In much the same way as JupyterHub, to use Dask, you need to first create a Dask cluster with the desired number of workers and memory allocation. Once the cluster is created, data can be uploaded to the platform or accessed from external storage sources. A user can then start to submit Dask tasks and workflows to the cluster, which are executed in parallel across the worker nodes. The platform provides tools to monitor cluster health, task progress, and resource usage. Additionally, users can also manage their clusters, such as scaling them up or down as needed.
Azimuth DaskHub can be used to perform large-scale data analysis and visualization tasks, such as exploratory data analysis, feature engineering, and data cleaning. Additionally, the platform is well-suited for training and deploying machine learning models on large datasets, including tasks like image classification, natural language processing, and recommendation systems. Azimuth DaskHub can also be used for various scientific computing tasks, such as simulations, numerical modeling, and data processing.
BinderHub
Another platform is Azimuth BinderHub, a cloud-based platform that provides a convenient way to create and share interactive computing environments based on Jupyter Notebooks. It uses Project Jupyter’s Binder technology to dynamically generate Jupyter environments from GitHub repositories, making it easy for users to explore, analyze, and collaborate on data science projects.

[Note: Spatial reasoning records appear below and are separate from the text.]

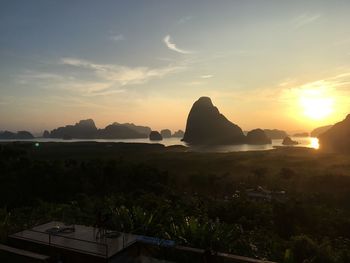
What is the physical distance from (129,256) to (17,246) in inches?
146

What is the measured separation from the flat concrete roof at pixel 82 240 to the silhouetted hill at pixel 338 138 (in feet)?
445

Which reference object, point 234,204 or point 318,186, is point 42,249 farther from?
point 318,186

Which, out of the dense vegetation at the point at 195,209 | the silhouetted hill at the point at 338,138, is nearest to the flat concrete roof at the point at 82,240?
the dense vegetation at the point at 195,209

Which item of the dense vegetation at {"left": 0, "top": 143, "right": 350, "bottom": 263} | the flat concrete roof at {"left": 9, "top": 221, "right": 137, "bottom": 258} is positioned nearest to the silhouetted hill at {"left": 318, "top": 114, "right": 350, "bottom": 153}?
the dense vegetation at {"left": 0, "top": 143, "right": 350, "bottom": 263}

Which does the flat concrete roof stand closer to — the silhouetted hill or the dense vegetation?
the dense vegetation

Azimuth BinderHub allows users to create and share interactive Jupyter Notebooks, which are a powerful tool for data analysis, visualization, and machine learning. Additionally, the platform integrates seamlessly with GitHub, making it easy to create Binder environments from public or private repositories. Users can simply provide a GitHub repository URL, and Azimuth BinderHub will automatically build the corresponding Jupyter environment. Azimuth BinderHub provides a high degree of customization for Jupyter environments. Users can specify the desired Python version, libraries, and other dependencies in their GitHub repository, ensuring that the environment is tailored to their specific needs. Azimuth BinderHub facilitates collaboration among data scientists and researchers. Users can share their Binder environments with colleagues, allowing them to explore and interact with the same data and code.
The platform helps to ensure reproducibility in data science workflows, by sharing Binder environments where users can provide others with a self-contained environment that can be used to replicate their results. Azimuth BinderHub is accessible from any device with an internet connection, making it a convenient tool for users who need to work on data science projects remotely. Users create a GitHub repository containing the necessary files for their Jupyter environment, including Jupyter Notebooks, Python scripts, and configuration files.
Binder Build: When a user accesses a GitHub repository through Azimuth BinderHub, the platform triggers a Binder build process. This process creates a Docker image based on the specified dependencies and configuration.
Interactive Environment: Once the Docker image is built, Azimuth BinderHub launches an interactive Jupyter environment that can be accessed through a web browser. This environment contains all of the files and dependencies defined in the GitHub repository.